I missed this one in the news, I have to admit. But a Google search indicates that I didn't have a chance, anyway. Interestingly, the theft of the tape(s) took place on 3 April 2008. On 22 April a local rag reported that an official had said "As soon as we were made aware of this issue ... our first priority was to write to our ... customers straight away". The letters from both companies are dated 19 April, almost two weeks after the theft. But then, I expect legal bods had to be consulted and consistent wording agreed, with the knowledge of whose insurance might pick up any claims confirmed. It was also on the BBC's site on the same day - 22/4 - but for a certain county's set of web news pages. (Never mind that the customers were all over the UK for them to consider it "main stream" news...)
The letters arrived in an innocuous plain white envelope, not even the company logo seen anywhere, nothing to alert me to the importance of the contents. I'd assumed it was more marketing literature from God knows who. So, it's taken me about a week to open it. Stupid me! We live and learn.
As for crime, I have a catalogue of experience during the last three years that makes a previous four years in Bucks look like an easy life with a prior, almost ten years in London look like a dream:
- April 2008 car vandalism, reported.
- April 2008 ID theft, a work in progress but not for me to report.
- 2007 card details theft (those wonderful financial services company systems for fraud were on to that in a flash). I had the card in my purse. They had my details and tried for a fiver. No need to report, but here's the interesting fact: financial services companies can do a lot for themselves and not report the attempted crime. There are so many and of little individual value that it's not worth police time. But trends are monitored and recorded, because they may lead to a bigger crime operation.
- A few other intervening things, I choose not to document here, but they'd fall into ASBO category.
- Late 2004, I saw a "hoodie" punch my wing mirror, not reported.
In Bucks I'd had two instances of my mis-represented address being used for "can't pay for petrol on site at the time" by some shites who took advantage; one incidence of the brand logo being scraped off my car hatch (nice scratches, thanks); and one attack on a wing mirror.
In London (1990-1999), I experienced the start of development of anti-social behaviour, but put it down to teenage years and those with significant mental health problems, at the time. I can't remember calling the police once, but I'm also sure I'm wrong here.
The current issue, as notified by letter, is the probable cause of me having to look into my subscription to Six Apart last weekend, after my direct debit failed. When I spoke to my bank last Saturday, they said they were on the alert to unusual transactions, especially those involving foreign currency. Good on them, even if at small inconvenience to me. Following the data theft, the banks have been alerted and are monitoring accounts for unusual activity.
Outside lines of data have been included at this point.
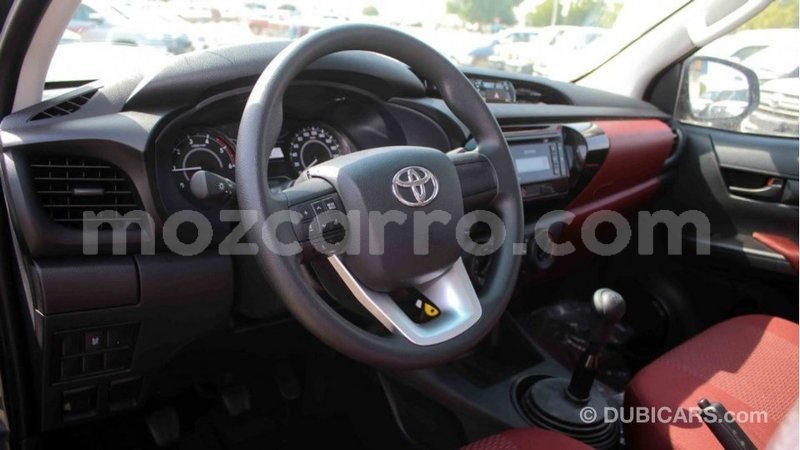 Big with watermark toyota hilux cabo delgado import dubai 7369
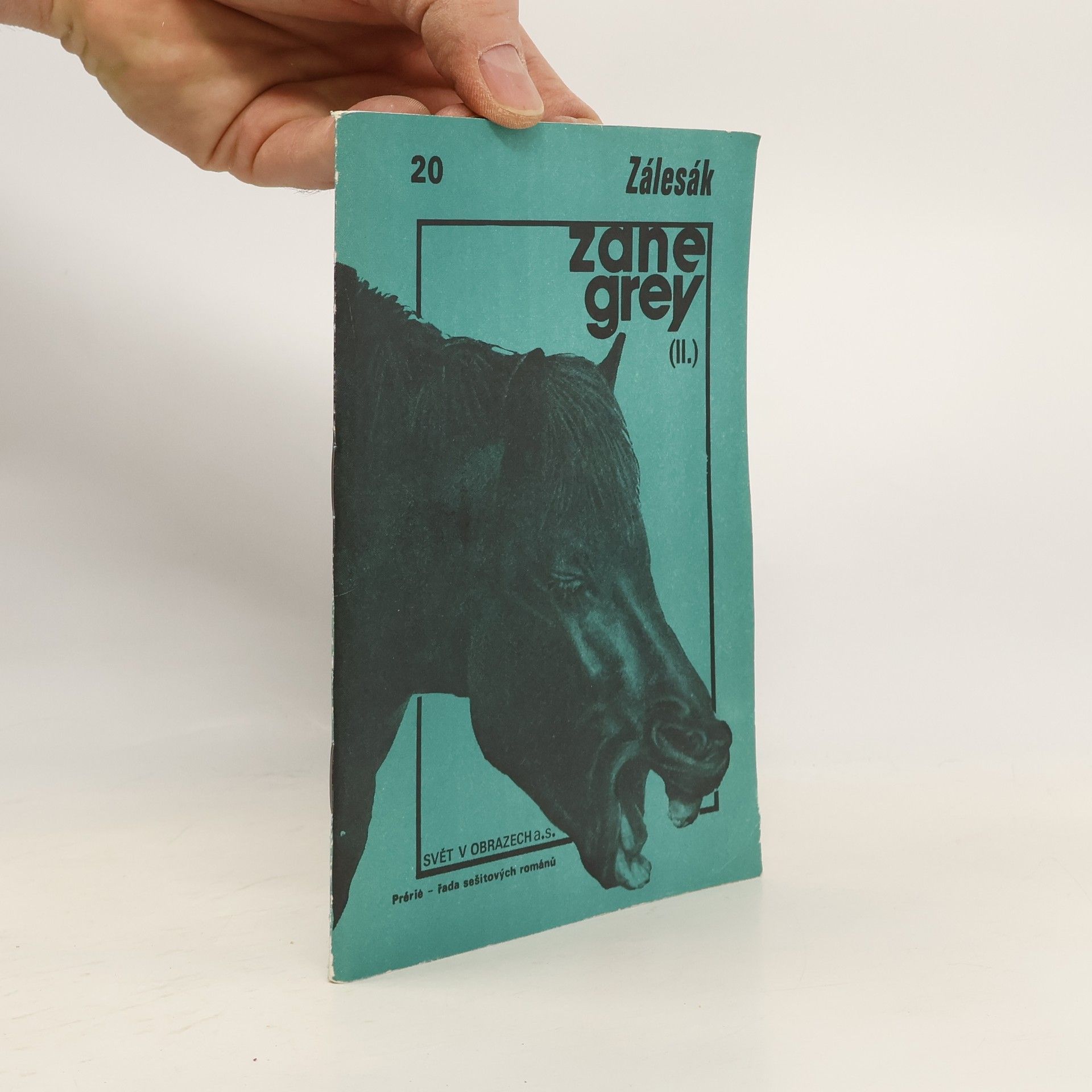 Zane Grey Zálesák II
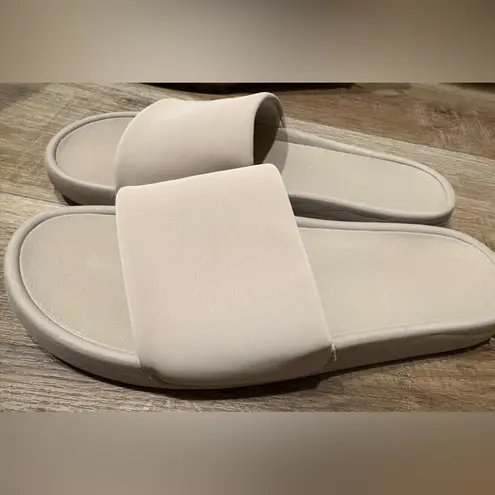 All In Motion  “Sand” Slide Sandals - Image 2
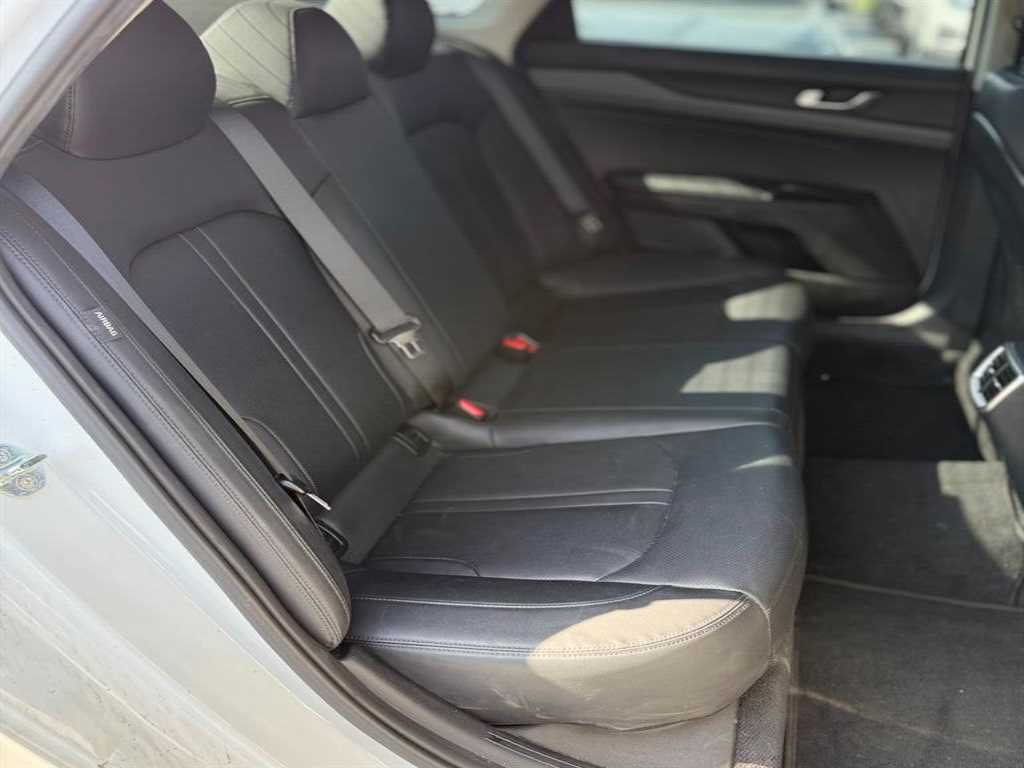 KIA K5 2022 Blanco - Importación desde Corea - HF Imports Iquique - Foto 18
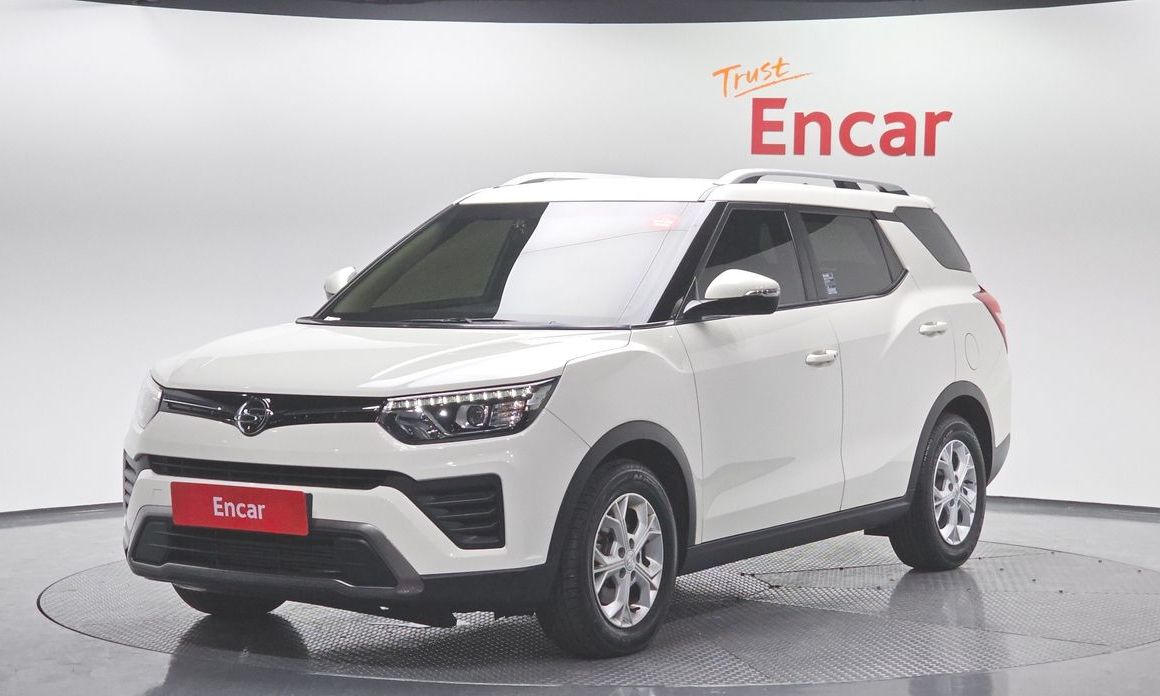 KG_Mobility_Ssangyong TIBOLI 2022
We tend to hate banks, but having worked in the financial servies sector for best part of a decade and a half, I know that banks have learned some lessons and that they do take crime seriously, installing systems (yes, it's more than one, you know) to counteract crime. Some of the "marketing bumph" you receive is not solely or only about marketing per se, but about protecting real, valid, valued customers.
"...tough on crime, tough on the causes of crime..."? Give me another country as an example here. WE, IN THE UK, ARE CRAP at this, why did we ever pretend otherwise?
Can the UK make it up? Can we ever meet the standards and values of our EU counterparts and be an example for the western world.
I sincerely hope so. But right now we fall very short of the mark.